The problem:
Duplicate, word for word, the passage of the weirdness roundup from "Darn pandas! Back" up to and including "docile and anti-social.".

[[ Extract provided, beginning ]]

Weirdness roundup: the “Panda Menace” part II.

Darn pandas! Back in the news again…

Panda Bites Off Part of Woman’s Thumb

A panda cub bit off part of the thumb of an American visitor who was feeding it at a reserve in southwest China, state media said Thursday.

The 50-year-old woman, identified only as Lisa, had registered in the Wolong Giant Panda Protection and Research Center in Sichuan province as a volunteer, the official Xinhua News Agency said.

She was wearing gloves and feeding the panda bamboo on Tuesday morning when “suddenly, the panda bit into her thumb,” Xinhua said.

And then we get weirdness from The Register, citing some guy whosays that H.G. Wells was right on the money

Bad news for believers in the “singularity”. Instead of accelerating us into a race of cosmic superbeings, our reliance on technology will turn humans into a species of domesticated pets: docile and anti-social.

So says Oliver Curry, a sociobiologist attached to the London School of Economics. A technology-dependent human race of the future will be obese, have weak immune systems, and be incapable of socializing, empathizing or performing team work, suggests Curry. A bit like the “Web 2.0 blogger” of today.

He also predicted that the human race will split into two species, resembling the future inhabitants of earth in HG Wells’ Time Machine. There’ll be an underclass of ugly, dim-witted goblins (the Morlocks), and a eugenically-pure species of intelligent, 7-foot tall beauties (Wells’s Elois) – each one doubtless capable of landing a tenured post at the London School of Economics – or making baseless evolutionary predictions at the drop of a commercial sponsor’s shilling.

And there’s more, showing that IT publications aren’t always dull: People more drunk at weekends, researchers discover (21 April 2006) … for which I’ll spare you the blurb.

Yes, I know things are getting a little long in the tooth here for the promised “reboot” or even just posting more often. Sorry. It’s coming soon, I hope.

[[ Extract provided, end ]]
[[ Provided material, beginning ]]

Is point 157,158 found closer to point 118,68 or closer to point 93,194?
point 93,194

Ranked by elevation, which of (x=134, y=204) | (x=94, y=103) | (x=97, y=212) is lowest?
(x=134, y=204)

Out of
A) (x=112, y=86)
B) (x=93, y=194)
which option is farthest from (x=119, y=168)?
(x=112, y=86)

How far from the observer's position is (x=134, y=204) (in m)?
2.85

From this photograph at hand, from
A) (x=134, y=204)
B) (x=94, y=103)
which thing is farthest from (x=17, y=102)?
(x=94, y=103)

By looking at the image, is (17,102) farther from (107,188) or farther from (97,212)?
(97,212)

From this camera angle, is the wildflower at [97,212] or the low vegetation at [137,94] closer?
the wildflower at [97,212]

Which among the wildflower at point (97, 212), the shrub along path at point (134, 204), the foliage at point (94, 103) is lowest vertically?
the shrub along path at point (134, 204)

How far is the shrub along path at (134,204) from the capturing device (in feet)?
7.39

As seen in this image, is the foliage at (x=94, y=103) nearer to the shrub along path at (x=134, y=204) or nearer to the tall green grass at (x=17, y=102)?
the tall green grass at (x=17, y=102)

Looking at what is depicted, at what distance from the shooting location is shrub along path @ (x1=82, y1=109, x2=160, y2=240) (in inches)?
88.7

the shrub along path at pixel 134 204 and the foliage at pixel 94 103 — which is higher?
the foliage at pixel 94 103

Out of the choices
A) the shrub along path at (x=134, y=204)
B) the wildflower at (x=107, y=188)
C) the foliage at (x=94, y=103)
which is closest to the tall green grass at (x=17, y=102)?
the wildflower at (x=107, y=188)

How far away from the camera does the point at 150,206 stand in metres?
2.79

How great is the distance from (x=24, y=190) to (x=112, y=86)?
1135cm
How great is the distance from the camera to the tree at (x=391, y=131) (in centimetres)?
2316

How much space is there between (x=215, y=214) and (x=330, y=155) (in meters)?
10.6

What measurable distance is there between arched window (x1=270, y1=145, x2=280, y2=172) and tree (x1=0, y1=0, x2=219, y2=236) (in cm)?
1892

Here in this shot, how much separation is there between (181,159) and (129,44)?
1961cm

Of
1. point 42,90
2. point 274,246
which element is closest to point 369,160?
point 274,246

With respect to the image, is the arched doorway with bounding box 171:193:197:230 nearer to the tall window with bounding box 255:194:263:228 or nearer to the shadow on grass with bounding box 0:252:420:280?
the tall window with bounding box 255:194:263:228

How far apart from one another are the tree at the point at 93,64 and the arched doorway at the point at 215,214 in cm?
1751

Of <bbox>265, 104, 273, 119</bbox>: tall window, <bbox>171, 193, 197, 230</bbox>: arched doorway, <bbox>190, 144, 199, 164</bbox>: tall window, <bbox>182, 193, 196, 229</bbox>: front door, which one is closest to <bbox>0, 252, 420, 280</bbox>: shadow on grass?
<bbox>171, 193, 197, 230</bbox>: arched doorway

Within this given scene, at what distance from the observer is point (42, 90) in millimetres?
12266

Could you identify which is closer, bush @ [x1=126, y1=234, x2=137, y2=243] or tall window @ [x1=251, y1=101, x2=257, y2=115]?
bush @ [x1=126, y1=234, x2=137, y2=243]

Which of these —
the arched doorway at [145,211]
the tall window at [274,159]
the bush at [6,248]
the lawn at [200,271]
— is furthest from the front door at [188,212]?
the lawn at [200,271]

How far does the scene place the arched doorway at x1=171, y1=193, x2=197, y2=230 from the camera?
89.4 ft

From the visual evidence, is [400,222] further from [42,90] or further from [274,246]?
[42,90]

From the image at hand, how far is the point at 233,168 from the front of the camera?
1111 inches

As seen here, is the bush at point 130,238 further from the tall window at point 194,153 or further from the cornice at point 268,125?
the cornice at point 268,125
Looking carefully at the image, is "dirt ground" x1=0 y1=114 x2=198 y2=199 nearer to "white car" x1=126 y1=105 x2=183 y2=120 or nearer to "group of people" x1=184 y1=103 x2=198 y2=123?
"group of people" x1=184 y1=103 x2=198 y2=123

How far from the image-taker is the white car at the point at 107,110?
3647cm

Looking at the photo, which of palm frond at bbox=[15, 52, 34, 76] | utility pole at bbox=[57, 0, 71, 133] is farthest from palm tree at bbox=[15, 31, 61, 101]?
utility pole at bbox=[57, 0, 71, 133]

[[ Provided material, end ]]

Exercise result:
Darn pandas! Back in the news again…

Panda Bites Off Part of Woman’s Thumb

A panda cub bit off part of the thumb of an American visitor who was feeding it at a reserve in southwest China, state media said Thursday.

The 50-year-old woman, identified only as Lisa, had registered in the Wolong Giant Panda Protection and Research Center in Sichuan province as a volunteer, the official Xinhua News Agency said.

She was wearing gloves and feeding the panda bamboo on Tuesday morning when “suddenly, the panda bit into her thumb,” Xinhua said.

And then we get weirdness from The Register, citing some guy whosays that H.G. Wells was right on the money

Bad news for believers in the “singularity”. Instead of accelerating us into a race of cosmic superbeings, our reliance on technology will turn humans into a species of domesticated pets: docile and anti-social.